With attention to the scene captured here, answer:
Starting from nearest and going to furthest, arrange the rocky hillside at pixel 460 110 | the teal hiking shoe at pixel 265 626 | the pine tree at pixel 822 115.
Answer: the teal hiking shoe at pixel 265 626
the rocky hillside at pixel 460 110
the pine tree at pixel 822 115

- **Short problem**:
Copy the material above line for line, changing nothing.

- **Exercise solution**:
With attention to the scene captured here, answer:
Starting from nearest and going to furthest, arrange the rocky hillside at pixel 460 110 | the teal hiking shoe at pixel 265 626 | the pine tree at pixel 822 115.
Answer: the teal hiking shoe at pixel 265 626
the rocky hillside at pixel 460 110
the pine tree at pixel 822 115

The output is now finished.